Writers would likely all agree on the fact that your work is a reflection of you. Therefore, if someone thinks your work is terrible, it’s extremely hard not to take that personally. This is where the fear can paralyze a writer (and does many). A friend once asked if it made me nervous to have such a large piece of my personality out there for others to see, analyze and judge. The answer? Yes, but sometimes in life you just make a choice and go with it. I chose to publish.
I love writing. It makes me smile when my characters get out of hand and I have to rein them in a bit. I like thinking of new ways to approach plots (which is really little more than a form of problem solving), and I like watching the story grow and transform from what it started off as. That’s where the fun comes in.
Those that know me would likely describe me as a wee bit headstrong at times, with a strong determination to get what I want. Both qualities can have negative implications, but in this situation, they are nothing but positive. They are what let me rise above the fear, silence the negative thoughts and people around me, and realize that trying and failing would not be the worst outcome – never having tried at all would.

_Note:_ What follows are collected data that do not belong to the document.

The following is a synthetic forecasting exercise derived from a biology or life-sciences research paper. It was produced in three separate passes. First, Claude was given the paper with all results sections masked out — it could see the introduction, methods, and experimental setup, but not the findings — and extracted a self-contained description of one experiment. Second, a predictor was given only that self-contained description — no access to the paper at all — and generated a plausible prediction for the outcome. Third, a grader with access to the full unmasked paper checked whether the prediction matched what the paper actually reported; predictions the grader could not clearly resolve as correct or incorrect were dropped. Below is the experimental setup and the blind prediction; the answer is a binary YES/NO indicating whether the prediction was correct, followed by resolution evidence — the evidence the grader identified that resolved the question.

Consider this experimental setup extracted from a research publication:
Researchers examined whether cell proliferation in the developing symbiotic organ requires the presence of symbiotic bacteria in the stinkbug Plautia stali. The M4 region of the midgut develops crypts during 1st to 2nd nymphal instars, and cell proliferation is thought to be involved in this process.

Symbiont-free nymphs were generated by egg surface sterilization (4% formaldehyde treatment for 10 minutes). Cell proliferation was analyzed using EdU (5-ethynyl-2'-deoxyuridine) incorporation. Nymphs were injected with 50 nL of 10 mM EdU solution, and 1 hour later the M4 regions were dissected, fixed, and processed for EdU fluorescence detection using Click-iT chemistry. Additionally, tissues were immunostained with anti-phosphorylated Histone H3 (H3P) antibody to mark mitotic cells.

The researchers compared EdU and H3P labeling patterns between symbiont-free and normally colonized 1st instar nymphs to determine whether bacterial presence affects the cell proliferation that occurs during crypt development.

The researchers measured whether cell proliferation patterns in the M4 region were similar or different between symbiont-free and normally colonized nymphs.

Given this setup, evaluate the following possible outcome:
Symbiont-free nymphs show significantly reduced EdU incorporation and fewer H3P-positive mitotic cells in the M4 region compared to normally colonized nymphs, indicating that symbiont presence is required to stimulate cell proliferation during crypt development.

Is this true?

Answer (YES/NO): NO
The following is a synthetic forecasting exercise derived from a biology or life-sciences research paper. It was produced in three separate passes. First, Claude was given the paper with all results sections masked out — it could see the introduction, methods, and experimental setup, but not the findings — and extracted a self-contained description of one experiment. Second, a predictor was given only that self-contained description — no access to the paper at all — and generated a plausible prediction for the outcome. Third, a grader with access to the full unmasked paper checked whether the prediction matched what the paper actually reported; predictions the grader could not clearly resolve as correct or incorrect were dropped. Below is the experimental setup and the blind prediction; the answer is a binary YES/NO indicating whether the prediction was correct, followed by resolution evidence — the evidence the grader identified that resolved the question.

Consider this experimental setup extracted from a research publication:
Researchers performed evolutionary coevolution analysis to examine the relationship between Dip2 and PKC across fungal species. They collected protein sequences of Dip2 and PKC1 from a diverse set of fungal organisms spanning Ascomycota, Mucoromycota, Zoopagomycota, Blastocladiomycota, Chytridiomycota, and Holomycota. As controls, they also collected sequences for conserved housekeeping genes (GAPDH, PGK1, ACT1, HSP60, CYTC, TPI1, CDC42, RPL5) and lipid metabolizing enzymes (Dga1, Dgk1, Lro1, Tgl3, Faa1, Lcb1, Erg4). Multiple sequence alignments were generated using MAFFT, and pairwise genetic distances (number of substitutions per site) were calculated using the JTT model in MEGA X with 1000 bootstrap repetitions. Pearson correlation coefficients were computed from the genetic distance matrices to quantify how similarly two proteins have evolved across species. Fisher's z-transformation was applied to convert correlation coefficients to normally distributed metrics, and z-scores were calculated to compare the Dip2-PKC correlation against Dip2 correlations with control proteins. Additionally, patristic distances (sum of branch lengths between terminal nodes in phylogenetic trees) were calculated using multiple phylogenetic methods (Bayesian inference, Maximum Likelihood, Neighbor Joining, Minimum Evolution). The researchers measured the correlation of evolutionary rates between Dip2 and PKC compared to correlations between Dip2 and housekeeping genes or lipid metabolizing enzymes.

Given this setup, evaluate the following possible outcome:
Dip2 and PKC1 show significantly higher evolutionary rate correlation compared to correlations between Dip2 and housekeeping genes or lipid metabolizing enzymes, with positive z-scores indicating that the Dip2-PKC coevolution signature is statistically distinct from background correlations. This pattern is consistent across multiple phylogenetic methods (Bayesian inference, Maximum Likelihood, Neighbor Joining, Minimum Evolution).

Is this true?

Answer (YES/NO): NO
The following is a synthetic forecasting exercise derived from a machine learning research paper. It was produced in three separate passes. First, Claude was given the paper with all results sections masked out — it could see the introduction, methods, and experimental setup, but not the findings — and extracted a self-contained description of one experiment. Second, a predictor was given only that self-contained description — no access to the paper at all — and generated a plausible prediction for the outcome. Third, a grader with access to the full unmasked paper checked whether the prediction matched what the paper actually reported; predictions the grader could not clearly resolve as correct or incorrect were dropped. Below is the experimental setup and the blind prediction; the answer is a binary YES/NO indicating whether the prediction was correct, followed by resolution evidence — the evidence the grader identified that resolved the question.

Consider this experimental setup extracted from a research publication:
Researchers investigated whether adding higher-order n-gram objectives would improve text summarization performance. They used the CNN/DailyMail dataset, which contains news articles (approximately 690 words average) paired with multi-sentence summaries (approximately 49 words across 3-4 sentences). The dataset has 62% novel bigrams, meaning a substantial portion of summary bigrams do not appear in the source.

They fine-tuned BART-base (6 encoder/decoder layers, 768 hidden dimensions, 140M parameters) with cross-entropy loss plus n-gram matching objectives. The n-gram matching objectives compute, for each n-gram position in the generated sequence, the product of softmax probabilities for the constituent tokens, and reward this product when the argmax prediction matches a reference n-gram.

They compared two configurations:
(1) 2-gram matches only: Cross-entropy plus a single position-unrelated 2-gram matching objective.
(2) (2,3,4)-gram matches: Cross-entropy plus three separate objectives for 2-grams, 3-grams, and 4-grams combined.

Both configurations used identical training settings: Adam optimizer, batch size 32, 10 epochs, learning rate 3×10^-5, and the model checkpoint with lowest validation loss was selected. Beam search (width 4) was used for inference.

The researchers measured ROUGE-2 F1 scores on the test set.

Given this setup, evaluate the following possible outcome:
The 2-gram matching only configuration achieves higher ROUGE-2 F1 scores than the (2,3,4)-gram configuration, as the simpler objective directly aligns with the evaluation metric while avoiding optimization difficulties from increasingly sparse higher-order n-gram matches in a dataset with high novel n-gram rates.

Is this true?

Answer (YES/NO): NO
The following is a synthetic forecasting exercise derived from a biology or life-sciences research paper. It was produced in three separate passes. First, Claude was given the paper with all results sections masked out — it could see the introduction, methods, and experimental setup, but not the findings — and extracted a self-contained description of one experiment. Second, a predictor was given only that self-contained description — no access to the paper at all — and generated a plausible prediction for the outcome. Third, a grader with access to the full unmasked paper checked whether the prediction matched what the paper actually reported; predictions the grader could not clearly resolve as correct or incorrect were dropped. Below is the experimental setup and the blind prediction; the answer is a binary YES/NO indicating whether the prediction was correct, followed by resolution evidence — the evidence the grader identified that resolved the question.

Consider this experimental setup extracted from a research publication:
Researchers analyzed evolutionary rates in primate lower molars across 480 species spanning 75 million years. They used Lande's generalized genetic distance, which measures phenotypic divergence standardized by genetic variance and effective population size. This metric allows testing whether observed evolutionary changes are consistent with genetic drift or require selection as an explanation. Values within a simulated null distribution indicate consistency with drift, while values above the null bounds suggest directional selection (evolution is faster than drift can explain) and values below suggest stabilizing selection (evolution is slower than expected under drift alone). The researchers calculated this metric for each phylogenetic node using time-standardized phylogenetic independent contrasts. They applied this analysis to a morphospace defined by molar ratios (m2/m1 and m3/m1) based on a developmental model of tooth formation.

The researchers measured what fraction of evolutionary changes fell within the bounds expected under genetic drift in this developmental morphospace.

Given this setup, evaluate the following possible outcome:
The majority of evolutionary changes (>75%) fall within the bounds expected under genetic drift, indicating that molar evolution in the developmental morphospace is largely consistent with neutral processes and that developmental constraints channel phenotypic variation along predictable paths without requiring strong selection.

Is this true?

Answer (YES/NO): NO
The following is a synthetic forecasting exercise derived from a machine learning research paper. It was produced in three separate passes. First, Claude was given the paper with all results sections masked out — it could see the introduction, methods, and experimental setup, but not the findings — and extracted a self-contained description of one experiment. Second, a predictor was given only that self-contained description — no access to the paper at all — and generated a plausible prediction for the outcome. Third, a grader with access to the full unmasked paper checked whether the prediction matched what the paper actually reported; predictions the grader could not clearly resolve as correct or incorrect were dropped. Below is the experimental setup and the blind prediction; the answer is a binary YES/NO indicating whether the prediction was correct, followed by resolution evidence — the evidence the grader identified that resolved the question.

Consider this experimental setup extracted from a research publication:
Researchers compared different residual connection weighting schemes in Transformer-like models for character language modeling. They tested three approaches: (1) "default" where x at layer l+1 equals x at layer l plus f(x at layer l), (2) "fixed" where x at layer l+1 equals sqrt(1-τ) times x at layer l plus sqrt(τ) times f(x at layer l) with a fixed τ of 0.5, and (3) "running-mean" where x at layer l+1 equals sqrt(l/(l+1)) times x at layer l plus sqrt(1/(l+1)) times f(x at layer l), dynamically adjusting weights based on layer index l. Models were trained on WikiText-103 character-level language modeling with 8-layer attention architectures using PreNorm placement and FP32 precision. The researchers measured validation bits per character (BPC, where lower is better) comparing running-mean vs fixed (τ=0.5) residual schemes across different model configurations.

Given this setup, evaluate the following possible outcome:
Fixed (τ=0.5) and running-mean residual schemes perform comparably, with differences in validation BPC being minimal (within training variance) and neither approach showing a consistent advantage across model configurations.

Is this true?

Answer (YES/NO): YES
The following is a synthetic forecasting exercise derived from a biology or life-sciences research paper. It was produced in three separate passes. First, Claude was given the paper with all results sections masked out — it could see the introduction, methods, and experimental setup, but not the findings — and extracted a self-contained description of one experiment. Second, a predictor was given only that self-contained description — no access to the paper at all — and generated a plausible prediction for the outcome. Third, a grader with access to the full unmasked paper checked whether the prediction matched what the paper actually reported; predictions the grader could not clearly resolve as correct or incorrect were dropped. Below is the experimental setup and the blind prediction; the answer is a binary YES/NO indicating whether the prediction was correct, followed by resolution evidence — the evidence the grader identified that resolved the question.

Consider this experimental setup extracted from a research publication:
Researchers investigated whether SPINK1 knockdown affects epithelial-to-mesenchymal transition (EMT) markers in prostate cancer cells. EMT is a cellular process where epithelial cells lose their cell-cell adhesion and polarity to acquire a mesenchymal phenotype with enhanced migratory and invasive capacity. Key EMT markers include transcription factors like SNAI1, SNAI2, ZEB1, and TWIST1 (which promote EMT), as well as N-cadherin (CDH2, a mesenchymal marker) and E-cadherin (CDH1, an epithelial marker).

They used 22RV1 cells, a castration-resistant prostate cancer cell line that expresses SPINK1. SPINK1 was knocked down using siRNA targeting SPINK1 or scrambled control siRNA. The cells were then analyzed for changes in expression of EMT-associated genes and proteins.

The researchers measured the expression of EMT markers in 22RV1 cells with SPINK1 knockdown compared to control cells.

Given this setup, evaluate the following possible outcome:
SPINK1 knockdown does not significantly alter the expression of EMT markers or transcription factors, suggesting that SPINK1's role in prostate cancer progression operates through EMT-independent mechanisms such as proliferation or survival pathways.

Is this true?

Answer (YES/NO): NO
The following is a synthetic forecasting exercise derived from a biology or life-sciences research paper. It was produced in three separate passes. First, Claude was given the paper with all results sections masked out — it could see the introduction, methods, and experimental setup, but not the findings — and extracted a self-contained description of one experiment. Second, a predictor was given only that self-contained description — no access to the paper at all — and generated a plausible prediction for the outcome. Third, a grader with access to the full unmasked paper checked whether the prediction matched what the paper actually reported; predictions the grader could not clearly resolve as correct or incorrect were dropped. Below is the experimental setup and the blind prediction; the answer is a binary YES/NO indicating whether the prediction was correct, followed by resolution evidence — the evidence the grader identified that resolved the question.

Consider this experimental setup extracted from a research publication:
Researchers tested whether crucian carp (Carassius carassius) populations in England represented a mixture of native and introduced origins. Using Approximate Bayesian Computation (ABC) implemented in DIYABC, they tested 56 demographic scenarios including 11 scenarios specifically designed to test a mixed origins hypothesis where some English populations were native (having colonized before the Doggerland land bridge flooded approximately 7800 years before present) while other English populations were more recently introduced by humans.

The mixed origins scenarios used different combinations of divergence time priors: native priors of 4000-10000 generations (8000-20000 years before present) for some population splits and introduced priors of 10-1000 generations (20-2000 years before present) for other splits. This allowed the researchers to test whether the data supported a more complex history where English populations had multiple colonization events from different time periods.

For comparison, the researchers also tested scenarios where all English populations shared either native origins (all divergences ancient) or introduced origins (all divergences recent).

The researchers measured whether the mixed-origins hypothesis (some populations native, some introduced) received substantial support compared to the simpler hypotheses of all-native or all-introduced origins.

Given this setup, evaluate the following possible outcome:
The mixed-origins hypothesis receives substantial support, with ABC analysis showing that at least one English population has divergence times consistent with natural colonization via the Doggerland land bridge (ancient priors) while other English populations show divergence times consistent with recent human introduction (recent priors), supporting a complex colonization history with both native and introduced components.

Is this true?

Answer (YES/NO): NO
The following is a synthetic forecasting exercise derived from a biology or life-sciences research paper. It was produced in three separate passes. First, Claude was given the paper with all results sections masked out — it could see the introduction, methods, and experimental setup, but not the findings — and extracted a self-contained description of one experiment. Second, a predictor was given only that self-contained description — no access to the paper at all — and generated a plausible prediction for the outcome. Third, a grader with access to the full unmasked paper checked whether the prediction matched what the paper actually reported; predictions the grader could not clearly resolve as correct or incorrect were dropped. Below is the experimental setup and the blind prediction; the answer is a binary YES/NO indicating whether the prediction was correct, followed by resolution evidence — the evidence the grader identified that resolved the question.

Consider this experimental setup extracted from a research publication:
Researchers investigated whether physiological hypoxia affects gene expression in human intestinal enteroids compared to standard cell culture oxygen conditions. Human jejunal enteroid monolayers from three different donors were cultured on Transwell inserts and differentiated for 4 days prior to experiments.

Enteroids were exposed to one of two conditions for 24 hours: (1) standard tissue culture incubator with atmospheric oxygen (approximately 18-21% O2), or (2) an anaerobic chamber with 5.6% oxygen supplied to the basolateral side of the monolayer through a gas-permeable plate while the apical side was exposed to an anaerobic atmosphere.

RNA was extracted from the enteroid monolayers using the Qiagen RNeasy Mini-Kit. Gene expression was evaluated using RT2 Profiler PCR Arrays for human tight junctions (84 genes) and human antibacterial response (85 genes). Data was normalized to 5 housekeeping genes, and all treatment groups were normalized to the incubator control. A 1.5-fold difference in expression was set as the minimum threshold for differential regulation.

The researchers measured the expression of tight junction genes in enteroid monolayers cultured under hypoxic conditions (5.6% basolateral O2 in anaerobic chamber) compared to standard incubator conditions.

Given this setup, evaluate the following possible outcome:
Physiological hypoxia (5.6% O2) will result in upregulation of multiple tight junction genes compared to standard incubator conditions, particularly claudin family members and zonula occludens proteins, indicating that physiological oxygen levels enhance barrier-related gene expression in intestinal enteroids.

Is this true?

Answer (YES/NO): YES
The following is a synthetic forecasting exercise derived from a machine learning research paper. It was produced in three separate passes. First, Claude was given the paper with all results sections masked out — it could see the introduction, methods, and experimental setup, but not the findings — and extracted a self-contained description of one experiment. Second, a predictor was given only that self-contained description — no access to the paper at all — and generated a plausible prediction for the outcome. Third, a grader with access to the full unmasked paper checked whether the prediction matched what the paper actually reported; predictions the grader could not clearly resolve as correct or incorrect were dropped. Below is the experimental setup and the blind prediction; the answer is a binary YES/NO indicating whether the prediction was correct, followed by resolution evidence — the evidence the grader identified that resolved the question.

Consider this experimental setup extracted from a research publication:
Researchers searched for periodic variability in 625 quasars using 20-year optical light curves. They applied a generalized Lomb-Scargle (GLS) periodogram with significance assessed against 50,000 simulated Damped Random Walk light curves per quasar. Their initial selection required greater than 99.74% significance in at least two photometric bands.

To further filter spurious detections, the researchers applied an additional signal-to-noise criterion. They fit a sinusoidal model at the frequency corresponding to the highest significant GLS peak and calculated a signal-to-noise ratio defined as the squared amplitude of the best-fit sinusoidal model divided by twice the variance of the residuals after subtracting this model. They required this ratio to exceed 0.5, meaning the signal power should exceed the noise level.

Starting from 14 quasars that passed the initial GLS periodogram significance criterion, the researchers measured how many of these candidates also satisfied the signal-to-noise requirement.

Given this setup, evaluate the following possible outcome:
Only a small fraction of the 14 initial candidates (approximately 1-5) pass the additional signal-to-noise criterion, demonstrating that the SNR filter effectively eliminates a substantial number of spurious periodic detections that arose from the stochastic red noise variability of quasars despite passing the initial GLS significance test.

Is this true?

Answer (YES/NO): NO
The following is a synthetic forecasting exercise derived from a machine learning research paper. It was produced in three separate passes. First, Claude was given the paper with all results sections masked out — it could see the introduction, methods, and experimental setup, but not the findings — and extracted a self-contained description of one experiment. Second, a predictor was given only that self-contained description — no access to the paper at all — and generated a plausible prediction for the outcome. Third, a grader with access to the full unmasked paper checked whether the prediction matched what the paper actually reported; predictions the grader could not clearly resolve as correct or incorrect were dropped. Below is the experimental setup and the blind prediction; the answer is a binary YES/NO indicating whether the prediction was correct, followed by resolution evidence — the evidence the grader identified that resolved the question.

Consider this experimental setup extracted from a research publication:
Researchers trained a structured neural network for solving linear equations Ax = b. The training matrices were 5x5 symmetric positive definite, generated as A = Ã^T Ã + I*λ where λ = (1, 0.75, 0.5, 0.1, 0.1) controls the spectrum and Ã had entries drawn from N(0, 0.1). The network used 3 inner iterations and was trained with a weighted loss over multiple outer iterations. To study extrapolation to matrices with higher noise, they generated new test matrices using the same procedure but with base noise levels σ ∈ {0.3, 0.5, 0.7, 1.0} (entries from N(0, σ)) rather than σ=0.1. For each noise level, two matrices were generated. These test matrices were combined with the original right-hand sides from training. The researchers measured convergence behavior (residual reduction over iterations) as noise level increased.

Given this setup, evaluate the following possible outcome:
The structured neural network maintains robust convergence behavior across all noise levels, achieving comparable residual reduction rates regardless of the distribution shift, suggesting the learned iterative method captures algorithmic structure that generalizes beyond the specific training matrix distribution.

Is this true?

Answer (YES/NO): NO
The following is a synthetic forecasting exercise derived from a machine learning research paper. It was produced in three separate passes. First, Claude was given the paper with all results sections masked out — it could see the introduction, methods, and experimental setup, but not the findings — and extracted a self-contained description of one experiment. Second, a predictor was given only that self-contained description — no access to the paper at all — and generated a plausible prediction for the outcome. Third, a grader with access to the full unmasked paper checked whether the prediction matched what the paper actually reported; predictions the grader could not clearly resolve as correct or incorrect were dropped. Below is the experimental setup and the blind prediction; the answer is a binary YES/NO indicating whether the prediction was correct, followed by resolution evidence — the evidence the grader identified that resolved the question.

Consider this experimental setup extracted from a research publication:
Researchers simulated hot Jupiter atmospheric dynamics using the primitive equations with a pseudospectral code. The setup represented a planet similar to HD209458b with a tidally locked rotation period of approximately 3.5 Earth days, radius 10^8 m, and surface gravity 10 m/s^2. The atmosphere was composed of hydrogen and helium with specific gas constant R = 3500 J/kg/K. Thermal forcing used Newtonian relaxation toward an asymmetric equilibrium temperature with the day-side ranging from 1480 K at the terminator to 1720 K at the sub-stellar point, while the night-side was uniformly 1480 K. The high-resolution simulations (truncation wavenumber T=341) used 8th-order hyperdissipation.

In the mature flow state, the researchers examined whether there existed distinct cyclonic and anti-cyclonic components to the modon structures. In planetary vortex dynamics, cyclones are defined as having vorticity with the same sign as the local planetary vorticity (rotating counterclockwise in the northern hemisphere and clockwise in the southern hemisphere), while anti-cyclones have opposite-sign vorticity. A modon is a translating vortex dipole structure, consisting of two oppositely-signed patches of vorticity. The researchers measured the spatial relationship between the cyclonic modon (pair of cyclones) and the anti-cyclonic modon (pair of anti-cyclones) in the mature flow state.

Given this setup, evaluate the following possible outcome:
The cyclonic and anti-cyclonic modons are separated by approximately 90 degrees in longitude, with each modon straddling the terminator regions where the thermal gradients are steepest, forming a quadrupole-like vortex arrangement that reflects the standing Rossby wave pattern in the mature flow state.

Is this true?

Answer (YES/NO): NO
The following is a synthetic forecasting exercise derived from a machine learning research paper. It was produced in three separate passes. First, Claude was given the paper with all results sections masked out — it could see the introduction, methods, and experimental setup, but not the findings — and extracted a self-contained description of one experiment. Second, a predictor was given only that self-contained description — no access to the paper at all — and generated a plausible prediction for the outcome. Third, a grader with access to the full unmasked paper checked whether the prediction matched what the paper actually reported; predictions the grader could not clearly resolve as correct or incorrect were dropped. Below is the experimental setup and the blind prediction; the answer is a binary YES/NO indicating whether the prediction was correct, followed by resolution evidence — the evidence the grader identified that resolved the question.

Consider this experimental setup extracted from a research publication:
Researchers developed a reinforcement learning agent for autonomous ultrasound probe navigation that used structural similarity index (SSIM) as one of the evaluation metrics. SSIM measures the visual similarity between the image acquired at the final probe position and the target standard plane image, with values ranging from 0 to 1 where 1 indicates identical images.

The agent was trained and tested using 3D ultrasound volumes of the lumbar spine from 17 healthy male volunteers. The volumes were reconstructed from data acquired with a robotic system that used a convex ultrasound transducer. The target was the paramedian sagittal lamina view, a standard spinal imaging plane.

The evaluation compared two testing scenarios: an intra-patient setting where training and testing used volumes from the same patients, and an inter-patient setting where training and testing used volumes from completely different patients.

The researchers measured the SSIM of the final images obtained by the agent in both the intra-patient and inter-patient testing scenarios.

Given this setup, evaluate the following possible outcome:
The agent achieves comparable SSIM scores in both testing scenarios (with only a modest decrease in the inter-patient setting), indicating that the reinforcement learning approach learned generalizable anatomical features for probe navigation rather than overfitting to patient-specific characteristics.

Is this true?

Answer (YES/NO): NO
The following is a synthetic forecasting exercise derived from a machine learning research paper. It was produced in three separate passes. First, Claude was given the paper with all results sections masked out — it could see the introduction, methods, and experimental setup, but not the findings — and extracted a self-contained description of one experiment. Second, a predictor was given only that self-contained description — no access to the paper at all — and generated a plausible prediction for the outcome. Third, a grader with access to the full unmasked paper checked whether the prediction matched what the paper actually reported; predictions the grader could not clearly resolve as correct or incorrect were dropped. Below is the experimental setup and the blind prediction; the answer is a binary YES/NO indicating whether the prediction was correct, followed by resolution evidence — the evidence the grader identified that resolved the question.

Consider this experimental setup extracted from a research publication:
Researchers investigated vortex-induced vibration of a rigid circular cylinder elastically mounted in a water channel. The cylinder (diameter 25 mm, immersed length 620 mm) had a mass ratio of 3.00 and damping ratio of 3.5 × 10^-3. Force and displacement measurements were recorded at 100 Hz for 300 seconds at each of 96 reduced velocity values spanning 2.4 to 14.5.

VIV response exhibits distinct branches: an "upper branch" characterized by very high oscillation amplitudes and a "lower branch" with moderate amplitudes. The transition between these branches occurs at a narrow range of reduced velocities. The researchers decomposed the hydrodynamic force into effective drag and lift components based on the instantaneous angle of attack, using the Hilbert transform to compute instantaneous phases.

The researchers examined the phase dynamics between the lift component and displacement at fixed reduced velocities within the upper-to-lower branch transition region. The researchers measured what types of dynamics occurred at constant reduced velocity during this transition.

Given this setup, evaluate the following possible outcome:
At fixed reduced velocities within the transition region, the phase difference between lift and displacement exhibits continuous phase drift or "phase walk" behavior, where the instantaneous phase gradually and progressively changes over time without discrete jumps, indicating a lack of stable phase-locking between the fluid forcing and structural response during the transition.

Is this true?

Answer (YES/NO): NO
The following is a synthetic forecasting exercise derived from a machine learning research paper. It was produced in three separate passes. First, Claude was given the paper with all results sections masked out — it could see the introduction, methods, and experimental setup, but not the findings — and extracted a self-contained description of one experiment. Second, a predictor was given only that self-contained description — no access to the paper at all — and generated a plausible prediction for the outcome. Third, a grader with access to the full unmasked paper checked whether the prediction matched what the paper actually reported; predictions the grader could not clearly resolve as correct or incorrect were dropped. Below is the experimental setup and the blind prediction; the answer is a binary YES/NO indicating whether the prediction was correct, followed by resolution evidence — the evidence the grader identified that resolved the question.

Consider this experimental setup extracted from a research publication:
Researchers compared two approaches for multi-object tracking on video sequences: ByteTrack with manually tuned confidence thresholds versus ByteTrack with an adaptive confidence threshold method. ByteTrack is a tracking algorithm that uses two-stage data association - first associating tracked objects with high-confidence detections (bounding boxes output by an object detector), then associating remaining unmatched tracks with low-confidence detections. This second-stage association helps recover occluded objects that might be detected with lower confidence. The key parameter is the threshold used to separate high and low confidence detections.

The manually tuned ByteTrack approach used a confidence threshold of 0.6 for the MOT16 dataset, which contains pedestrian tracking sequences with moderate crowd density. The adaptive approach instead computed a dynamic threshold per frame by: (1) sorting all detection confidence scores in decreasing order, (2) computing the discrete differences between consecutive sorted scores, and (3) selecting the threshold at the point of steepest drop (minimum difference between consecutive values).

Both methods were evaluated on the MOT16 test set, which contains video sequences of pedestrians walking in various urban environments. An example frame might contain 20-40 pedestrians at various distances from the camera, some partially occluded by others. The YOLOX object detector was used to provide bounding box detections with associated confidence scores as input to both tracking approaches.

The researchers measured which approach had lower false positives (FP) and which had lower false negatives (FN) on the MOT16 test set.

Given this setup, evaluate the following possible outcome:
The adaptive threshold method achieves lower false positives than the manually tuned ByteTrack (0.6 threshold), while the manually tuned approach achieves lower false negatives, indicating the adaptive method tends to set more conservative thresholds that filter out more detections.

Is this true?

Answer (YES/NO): NO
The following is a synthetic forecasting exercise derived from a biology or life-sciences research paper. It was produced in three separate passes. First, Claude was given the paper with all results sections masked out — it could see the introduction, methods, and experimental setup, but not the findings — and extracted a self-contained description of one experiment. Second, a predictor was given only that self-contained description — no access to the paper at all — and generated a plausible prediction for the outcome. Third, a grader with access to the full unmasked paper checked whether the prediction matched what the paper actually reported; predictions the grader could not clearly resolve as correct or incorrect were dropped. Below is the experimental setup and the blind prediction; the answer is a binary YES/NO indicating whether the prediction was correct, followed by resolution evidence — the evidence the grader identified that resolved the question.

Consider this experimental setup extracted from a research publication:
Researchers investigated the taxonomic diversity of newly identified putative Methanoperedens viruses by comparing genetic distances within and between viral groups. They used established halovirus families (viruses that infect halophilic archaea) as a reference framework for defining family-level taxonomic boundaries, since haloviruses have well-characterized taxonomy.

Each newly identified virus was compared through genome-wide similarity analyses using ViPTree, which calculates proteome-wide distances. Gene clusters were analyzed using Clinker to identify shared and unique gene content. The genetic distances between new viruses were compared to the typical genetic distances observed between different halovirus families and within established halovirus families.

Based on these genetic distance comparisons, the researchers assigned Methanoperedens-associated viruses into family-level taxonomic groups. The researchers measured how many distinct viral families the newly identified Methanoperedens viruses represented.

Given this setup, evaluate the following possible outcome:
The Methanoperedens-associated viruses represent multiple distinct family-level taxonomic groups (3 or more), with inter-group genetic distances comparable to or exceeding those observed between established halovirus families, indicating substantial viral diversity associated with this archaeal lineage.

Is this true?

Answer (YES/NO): YES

For some who will read my novels, it’s a morbid curiosity that drives them. For others, it’s to silently hope that they’re awful and I fail. Others are truly supportive and want to see me succeed because they believe in my work, and better yet, believe in me. I’m always floored by where my support comes from at times, often from people I would never have expected it. Conversely, I’m equally shocked at where it doesn’t come from.
I have roughly two weeks to go until I officially upload CAGED to Kindle, Nook, and iBooks. Regardless of what motivation you have to purchase and read it, I hope you will…
Especially if you like a little fear in your fun.